Given text section start

On August 29, 2008, MX acquired an additional 21.9% interest in BOX from the Boston Stock Exchange, giving MX a majority ownership interest of 53.3% in, and control of, BOX. Prior to the completion of this transaction, MX's 31.4% investment in BOX was accounted for under the equity method under which MX's 31.4% of the earnings from BOX was reported as income from investment in an affiliate and included in our first nine months 2008 results from May 1, 2008. From August 29, 2008, the results of BOX have been fully consolidated into TMX Group's consolidated results, with an adjustment made for the non-controlling interests. In October 2008, as a result of a buy back of units by BOX, MX's ownership increased to 53.8%.

On May 1, 2009, we completed the acquisition of NetThruPut Inc. (NTP) and therefore their results have been included in TMX Group's consolidated financial statements from that date.

Certain comparative figures have been reclassified in order to conform with the financial presentation adopted in the current year.

Given text section end
Given material section start

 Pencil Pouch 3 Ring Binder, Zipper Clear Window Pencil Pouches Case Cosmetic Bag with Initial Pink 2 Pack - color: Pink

Given material section end

● **What you need to do**:
1) In the acquisitions passage, what ownership interest in BOX did MX hold after the buy back of units in October 2008?
2) Carry the acquisitions passage forward from its final sentence.
The listing above comes from a separate source.

● **Answers to the exercises**:
1) MX's ownership increased to 53.8%.

2)
Quarter Ended September 30, 2009 Compared with Quarter Ended

September 30, 2008

Revenue

Revenue was $130.2 million for Q3/09, down $9.0 million, or 6% compared with $139.2 million for Q3/08, largely due to lower revenue from cash markets equity trading on Toronto Stock Exchange and issuer services primarily related to lower sustaining listing fees and other issuer services. The decrease was partially offset by increased revenue from energy trading, cash markets equity trading revenue on TSX Venture Exchange and fixed income trading. Revenue included $24.8 million of revenue from MX and BOX in Q3/09, compared with $23.3 million in revenue from MX in Q3/08 and BOX revenue from August 29, 2008 in Q3/08.

Issuer Services Revenue

The following is a summary of issuer services revenue reported based on initial and additional listing fee revenue reported, and issuer services revenue based on initial and additional listing fees billed(xx) (reconciled below in this section) in Q3/09 and Q3/08.

(in millions of dollars)

Reported

$ %

increase/ increase/

Q3/09 Q3/08 (decrease) (decrease)

Initial listing fees $ 4.2 $ 4.1 $ 0.1 2%

Additional listing fees $ 14.6 $ 13.1 $ 1.5 11%

Sustaining listing fees(xxx) $ 13.6 $ 17.5 ($ 3.9) (22%)

Other issuer services $ 2.7 $ 3.3 ($ 0.6) (18%)

--------- --------- ---------

Total $ 35.1 $ 38.0 ($ 2.9) (8%)

--------- --------- ---------

(in millions of dollars)

Billed(xx)

$ %

increase/ increase/

Q3/09 Q3/08 (decrease) (decrease)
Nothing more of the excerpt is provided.